Information provided —
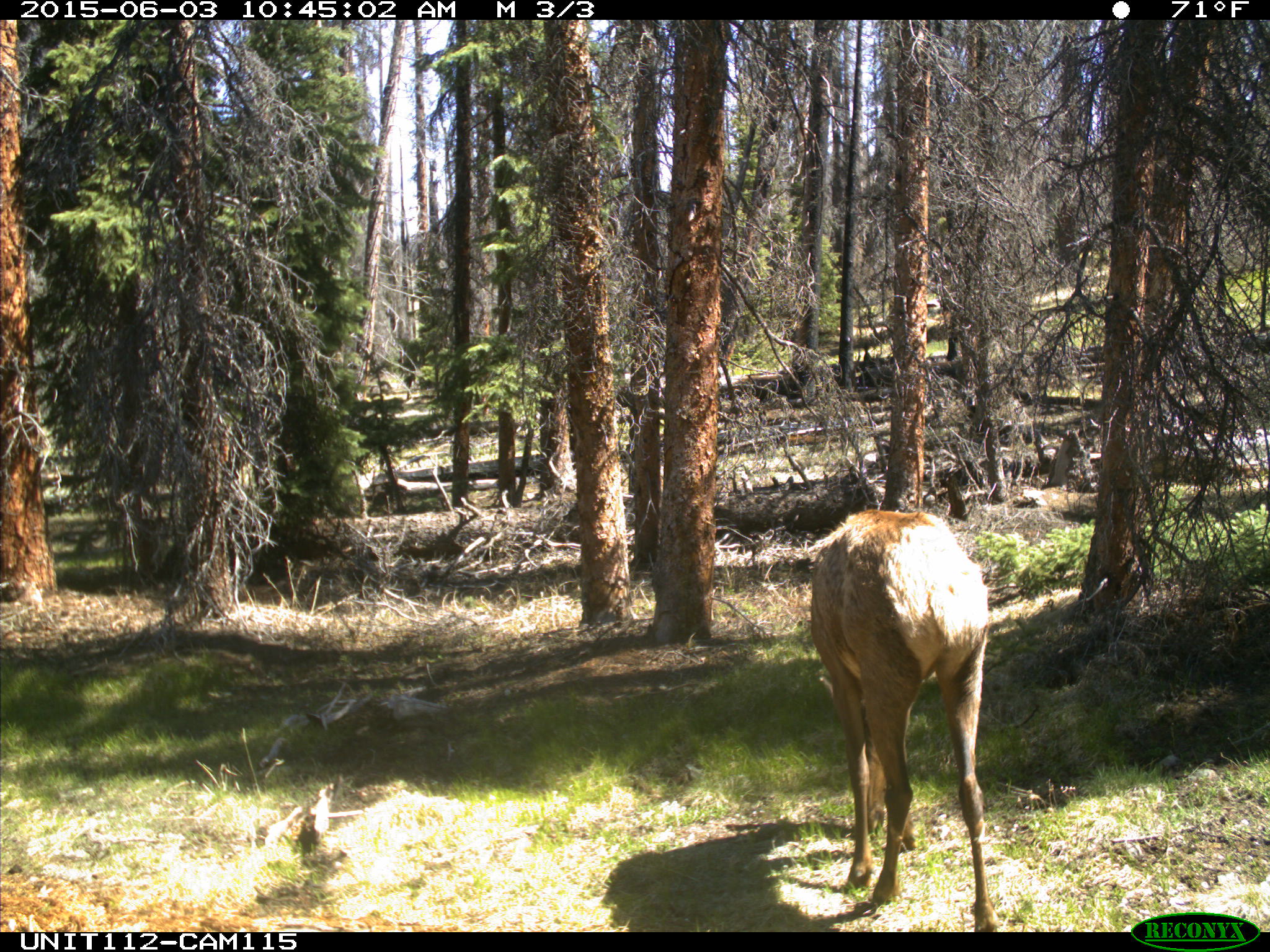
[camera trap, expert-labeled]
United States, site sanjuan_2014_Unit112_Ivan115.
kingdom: Animalia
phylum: Chordata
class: Mammalia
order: Artiodactyla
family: Cervidae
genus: Cervus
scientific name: Cervus elaphus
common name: red deer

Activity — What you output should match the records line for line, minus the pictures.

Reply to the exercise —
[camera trap, expert-labeled]
United States, site sanjuan_2014_Unit112_Ivan115.
kingdom: Animalia
phylum: Chordata
class: Mammalia
order: Artiodactyla
family: Cervidae
genus: Cervus
scientific name: Cervus elaphus
common name: red deer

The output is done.